Budgeting doesn’t have to be a complex spreadsheet. For many Canadians, the hardest part of managing money is simply knowing how much is “too much” to spend.
The 50/30/20 budgeting rule is a minimalist approach to finance. It removes the guesswork by dividing your after-tax income into three clear buckets.

The Breakdown
50% for Needs
These are your non-negotiables. If you stop paying these, your quality of life drops immediately.
- Housing: Rent or mortgage.
- Utilities: Heat, hydro, and water.
- Groceries: Basic food staples.
- Transportation: Car payments, insurance, or transit passes.
30% for Wants
This is your lifestyle fund. It is the money that makes life enjoyable.
- Dining: Restaurants and takeout.
- Subscriptions: Netflix, Spotify, and gym memberships.
- Entertainment: Movies, hobbies, and shopping.
20% for Financial Goals
This is the “Wealth Bucket.” This money is used to secure your future.

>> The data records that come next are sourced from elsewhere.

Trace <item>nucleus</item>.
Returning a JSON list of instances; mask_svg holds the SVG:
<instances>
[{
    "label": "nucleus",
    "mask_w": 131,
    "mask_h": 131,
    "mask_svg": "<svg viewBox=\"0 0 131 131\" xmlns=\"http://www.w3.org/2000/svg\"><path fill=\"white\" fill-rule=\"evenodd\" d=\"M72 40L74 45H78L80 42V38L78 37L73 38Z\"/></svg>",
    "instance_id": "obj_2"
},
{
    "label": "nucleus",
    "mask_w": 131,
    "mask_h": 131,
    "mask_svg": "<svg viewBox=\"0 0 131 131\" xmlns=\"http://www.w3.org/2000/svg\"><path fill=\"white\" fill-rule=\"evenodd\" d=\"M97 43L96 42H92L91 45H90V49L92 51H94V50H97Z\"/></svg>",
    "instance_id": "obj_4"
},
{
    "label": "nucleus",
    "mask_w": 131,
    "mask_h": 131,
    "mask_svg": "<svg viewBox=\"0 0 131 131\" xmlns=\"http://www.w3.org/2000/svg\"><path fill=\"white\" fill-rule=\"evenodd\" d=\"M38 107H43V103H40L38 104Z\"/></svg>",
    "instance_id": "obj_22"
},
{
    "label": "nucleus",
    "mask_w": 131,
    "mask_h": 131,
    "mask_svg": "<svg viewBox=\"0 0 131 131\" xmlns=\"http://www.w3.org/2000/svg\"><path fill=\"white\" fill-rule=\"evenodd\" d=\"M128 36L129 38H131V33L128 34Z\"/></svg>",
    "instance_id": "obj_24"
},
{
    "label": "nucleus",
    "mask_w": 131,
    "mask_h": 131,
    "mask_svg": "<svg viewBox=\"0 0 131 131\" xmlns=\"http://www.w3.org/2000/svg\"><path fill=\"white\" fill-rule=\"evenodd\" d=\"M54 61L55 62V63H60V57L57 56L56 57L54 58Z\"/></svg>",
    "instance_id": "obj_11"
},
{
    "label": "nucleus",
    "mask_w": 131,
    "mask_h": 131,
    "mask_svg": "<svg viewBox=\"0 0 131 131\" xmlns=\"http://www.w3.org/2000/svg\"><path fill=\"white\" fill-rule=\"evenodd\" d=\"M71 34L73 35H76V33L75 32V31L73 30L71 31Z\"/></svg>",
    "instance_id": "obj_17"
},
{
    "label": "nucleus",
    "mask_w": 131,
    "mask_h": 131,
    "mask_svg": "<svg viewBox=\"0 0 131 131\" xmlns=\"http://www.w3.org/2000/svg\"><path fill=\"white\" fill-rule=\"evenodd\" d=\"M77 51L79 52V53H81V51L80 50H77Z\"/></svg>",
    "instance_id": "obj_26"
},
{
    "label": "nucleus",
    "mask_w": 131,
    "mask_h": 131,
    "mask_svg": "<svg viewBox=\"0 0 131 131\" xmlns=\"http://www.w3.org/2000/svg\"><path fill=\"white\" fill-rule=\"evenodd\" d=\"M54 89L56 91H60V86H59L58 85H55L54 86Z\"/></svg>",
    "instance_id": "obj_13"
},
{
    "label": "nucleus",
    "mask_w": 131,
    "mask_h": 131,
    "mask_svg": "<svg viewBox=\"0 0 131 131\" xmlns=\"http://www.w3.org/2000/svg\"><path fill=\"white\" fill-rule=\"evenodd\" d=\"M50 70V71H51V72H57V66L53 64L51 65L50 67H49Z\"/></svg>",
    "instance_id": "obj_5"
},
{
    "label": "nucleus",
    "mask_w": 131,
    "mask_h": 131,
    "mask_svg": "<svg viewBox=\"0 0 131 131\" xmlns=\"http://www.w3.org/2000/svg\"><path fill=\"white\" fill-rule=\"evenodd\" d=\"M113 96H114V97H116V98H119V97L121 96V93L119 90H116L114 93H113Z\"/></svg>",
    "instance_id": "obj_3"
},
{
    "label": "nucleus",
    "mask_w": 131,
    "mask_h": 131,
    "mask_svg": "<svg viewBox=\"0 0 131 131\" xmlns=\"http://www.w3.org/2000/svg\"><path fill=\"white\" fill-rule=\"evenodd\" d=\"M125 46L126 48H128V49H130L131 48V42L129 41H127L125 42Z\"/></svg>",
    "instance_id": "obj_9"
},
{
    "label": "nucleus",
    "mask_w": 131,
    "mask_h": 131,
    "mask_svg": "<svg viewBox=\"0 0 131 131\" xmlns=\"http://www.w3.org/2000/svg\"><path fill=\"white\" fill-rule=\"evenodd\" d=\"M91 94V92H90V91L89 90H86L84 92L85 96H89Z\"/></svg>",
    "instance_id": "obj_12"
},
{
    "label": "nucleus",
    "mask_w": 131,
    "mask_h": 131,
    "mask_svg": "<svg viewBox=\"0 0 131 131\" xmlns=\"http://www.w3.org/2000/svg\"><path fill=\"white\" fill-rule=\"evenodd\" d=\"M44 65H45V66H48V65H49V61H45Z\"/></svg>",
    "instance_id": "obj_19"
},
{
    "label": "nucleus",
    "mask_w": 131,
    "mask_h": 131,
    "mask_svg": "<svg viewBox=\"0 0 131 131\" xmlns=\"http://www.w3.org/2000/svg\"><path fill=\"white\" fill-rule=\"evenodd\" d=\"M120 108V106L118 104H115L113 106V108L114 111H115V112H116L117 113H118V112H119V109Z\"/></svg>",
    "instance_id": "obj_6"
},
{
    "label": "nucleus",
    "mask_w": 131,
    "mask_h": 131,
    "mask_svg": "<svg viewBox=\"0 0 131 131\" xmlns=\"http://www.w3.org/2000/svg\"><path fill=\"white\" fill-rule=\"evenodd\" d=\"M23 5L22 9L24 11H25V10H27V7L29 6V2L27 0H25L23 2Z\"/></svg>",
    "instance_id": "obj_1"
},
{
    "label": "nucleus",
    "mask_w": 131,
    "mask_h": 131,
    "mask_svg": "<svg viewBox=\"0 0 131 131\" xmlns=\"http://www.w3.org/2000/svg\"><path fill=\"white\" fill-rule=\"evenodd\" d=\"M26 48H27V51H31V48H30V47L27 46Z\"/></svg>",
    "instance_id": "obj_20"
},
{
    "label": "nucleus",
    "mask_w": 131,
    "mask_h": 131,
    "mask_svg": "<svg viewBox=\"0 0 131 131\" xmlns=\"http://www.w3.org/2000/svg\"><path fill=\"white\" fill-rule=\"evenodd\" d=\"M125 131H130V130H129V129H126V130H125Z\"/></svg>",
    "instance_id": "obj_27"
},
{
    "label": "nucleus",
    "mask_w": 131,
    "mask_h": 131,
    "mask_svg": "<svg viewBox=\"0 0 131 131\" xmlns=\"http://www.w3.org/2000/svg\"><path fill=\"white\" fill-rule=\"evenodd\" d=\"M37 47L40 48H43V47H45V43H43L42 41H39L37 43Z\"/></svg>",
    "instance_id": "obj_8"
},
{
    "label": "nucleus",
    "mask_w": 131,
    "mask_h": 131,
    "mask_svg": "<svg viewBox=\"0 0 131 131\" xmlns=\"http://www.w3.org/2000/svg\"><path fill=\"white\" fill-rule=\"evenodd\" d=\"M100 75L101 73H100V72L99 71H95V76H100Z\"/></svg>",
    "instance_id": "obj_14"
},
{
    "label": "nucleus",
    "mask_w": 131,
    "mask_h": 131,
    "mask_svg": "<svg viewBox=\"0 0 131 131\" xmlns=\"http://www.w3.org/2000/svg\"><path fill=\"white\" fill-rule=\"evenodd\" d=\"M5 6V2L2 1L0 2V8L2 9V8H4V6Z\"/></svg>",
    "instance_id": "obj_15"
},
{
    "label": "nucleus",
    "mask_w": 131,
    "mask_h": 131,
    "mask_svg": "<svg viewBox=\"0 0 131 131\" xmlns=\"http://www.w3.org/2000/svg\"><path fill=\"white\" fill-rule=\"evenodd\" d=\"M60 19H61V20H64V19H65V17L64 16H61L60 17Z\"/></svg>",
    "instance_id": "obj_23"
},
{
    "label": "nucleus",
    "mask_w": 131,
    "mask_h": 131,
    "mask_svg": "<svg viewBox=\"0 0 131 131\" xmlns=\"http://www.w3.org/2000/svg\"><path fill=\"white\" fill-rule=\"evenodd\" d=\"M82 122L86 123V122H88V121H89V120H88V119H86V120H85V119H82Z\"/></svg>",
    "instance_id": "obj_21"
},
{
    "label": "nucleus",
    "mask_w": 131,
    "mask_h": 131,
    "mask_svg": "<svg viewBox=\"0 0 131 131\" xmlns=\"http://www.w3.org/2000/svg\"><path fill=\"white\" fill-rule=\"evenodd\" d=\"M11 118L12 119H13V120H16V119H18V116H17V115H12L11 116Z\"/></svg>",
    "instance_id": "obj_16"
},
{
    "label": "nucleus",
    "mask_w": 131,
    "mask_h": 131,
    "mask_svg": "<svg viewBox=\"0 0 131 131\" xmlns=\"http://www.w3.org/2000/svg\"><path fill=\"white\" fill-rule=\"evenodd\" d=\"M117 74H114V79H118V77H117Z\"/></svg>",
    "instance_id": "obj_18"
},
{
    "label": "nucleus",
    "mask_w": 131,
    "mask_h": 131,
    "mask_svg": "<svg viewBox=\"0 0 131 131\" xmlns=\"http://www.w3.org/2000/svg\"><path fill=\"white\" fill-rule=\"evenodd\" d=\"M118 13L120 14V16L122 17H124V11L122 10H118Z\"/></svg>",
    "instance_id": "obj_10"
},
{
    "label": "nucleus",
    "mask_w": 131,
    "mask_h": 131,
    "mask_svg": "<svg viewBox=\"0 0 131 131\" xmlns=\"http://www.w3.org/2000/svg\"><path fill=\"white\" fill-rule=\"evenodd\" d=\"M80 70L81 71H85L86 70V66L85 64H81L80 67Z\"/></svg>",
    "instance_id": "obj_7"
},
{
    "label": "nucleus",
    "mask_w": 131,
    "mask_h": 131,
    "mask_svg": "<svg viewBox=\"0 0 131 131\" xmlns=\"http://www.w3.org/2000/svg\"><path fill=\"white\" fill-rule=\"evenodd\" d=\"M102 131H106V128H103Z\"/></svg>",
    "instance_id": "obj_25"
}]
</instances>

- Savings: Emergency funds in a High-Interest Savings Account (HISA).
- Debt Repayment: Paying down credit cards or student loans.
- Investing: Contributions to your TFSA or RRSP.
Applying the Rule to a Canadian Salary
If your monthly take-home pay is $4,000, your blueprint is:
- Needs: $2,000
- Wants: $1,200
- Savings: $800
The “City Adjustment”
In high-cost cities like Toronto or Vancouver, “Needs” often exceed 50%. If your rent takes up 40% of your income, you must subtract that extra percentage from your “Wants” bucket to keep your “Savings” at 20%.
The Goal: Don’t aim for perfection; aim for progress. Start today by tracking your spending for 30 days and seeing where you land.